1. Research investigating risk factors for eating disorders have reliably identified body
dissatisfaction as a significant factor in the future development of eating disorders. Some
prospective studies have also found a history of depression and critical comments from
teachers/coaches/siblings to be important predictors (Jacobi et al., 2011). Stice, Marti, and
Durant (2011) identified two separate risk-factor pathways based on whether the individual
experienced high levels of body dissatisfaction. For adolescent girls with high body
dissatisfaction, their risk for developing an eating disorder was amplified by the presence of
depressive symptoms. However, among girls with lower levels of body dissatisfaction, those
reporting significant dieting behaviors were at the highest risk for developing a future eating

2. Individuals with anorexia typically struggle with comorbid conditions such as depression
and/or anxiety disorders (Von Lojewski, Boyd, Abraham, & Russell, 2012). In addition, people
with anorexia nervosa may experience low self-esteem, substance abuse, and clinical
perfectionism (Cooper & Fairburn, 2011; Fairburn, Cooper, & Shafran, 2003).

3. Although anorexia nervosa can occur at any age, the peak age of onset is between 14 years
and 18 years.

4. Prevalence: The lifetime prevalence estimates range from 0.5 percent to 3.5 percent.
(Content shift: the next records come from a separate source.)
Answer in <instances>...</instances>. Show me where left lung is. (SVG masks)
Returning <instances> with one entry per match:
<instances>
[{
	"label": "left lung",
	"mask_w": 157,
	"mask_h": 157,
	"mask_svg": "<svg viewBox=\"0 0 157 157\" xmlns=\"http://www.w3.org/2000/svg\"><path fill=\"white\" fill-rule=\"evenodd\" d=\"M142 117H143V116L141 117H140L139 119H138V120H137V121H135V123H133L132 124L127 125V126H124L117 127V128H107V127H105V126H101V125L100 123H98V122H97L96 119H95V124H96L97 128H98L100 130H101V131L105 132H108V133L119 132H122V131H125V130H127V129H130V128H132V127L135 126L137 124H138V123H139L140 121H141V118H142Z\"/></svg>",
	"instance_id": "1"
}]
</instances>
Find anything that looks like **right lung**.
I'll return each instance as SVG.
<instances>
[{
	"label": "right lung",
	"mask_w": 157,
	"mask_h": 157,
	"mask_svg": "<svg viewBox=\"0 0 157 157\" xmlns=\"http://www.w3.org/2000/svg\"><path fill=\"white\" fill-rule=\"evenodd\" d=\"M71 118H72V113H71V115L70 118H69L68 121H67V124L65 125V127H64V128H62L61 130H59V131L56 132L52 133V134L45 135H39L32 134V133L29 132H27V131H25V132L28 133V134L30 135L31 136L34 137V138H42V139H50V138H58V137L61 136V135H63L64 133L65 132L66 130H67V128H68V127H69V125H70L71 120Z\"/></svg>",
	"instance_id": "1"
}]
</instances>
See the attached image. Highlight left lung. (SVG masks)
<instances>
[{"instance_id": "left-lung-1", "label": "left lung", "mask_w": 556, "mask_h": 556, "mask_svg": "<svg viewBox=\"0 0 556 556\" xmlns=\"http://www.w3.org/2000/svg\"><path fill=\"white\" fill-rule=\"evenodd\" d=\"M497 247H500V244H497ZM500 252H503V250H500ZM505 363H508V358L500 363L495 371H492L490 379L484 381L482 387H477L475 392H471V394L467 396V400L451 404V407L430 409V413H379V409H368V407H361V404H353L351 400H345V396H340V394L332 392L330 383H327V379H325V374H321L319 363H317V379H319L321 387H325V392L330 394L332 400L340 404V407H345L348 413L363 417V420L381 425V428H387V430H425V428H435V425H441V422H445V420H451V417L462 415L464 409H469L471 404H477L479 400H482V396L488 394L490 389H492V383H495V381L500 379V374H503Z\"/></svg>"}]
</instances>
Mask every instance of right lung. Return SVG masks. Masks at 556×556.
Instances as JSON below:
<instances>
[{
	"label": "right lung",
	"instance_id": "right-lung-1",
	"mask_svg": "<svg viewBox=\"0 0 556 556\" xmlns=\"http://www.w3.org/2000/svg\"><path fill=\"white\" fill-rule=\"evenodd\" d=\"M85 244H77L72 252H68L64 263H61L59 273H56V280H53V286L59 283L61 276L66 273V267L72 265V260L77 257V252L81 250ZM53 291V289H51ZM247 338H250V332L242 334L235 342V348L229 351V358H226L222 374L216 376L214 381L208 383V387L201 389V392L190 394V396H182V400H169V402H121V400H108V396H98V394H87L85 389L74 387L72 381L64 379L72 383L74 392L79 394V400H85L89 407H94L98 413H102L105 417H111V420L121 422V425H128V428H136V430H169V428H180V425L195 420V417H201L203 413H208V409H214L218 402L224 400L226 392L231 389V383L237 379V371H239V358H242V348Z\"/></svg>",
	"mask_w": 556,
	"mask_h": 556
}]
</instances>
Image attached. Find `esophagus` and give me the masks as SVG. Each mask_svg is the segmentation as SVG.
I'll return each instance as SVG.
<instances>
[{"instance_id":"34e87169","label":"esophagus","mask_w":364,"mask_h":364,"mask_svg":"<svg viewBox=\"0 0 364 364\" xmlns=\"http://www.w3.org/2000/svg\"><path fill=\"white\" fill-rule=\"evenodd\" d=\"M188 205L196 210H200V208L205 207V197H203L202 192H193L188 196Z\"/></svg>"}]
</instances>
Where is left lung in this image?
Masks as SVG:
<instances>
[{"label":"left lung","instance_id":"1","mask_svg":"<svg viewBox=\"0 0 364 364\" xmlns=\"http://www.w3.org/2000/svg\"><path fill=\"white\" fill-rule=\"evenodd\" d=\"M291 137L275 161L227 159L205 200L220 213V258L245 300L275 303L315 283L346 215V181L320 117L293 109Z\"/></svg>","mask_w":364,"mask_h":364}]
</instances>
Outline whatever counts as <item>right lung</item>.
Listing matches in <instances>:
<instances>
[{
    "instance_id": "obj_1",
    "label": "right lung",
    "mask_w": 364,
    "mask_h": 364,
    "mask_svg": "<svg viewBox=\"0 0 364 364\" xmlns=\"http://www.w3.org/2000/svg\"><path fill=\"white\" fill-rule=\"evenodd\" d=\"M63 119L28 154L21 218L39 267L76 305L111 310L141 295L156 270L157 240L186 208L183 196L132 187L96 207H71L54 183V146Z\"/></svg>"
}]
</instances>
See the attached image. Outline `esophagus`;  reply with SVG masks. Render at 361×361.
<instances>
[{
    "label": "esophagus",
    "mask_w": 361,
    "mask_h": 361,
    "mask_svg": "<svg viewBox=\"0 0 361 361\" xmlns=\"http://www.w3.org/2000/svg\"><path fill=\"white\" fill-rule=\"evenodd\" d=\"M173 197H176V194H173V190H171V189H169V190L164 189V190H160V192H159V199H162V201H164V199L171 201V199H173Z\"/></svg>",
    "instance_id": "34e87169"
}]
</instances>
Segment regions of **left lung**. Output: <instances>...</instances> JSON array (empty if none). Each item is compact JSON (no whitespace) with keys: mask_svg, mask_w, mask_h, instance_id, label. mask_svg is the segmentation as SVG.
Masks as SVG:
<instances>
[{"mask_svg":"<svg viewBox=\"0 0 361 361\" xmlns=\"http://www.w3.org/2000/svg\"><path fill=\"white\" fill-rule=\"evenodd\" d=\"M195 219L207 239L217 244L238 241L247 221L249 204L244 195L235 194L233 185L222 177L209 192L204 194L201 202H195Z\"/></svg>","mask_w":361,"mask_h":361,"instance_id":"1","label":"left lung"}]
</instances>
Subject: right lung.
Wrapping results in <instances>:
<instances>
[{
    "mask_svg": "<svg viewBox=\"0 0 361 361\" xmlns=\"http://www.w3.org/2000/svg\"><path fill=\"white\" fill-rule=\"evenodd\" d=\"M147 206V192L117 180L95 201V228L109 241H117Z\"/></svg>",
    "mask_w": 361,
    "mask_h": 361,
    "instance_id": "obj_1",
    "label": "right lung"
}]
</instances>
The
DSM-5 reports the 12-month prevalence rate as 0.4 percent. Approximately 90 percent of all
cases occur among females.

5. Surveys suggest that approximately 2 percent to 5 percent of female college athletes may
suffer from an eating disorder (Greenleaf, Petrie, Carter, & Reel, 2009), with the highest rates
among college gymnasts, swimmers, and divers (Anderson & Petrie, 2012).

6. The mothers of individuals with eating disorders are more likely to diet and have
perfectionistic tendencies compared with mothers without a child with an eating disorder
(Lombardo, Battagliese, Lucidi, & Frost, 2012; Mushquash & Sherry, 2013).

7. Anorexia nervosa has a particularly high mortality rate (up to 6 percent). A 20-year
longitudinal study found that a long duration of illness, substance abuse, low weight status,
and poor psychosocial functioning increased the risk for mortality among individuals with
anorexia (Franko et al., 2013).

Common Treatment Strategies

The following treatment strategies are based on “enhanced” cognitive-behavioral therapy (CBT-
E) proposed by Fairburn and colleagues (2008). Although empirical support is still lacking for

any treatment for adults with anorexia nervosa, CBT-E appears to have the most support and
promising future for immediate and long-term recovery (Cooper & Fairburn, 2011; Grave,
Calugi, Conti, Doll, & Fairburn, 2013; Fairburn et al., 2013).

For patients who are underweight, treatment includes three phases:

1. First step: Help to increase the individual’s readiness and motivation for change.

2. Second step: When the patients are ready, increase caloric intake to regain weight while
simultaneously addressing the underlying eating disorder psychopathology, particularly
extreme shape and weight concerns.

3. Third step: Focus on relapse prevention by helping patients develop personalized strategies
for identifying and immediately correcting any setbacks.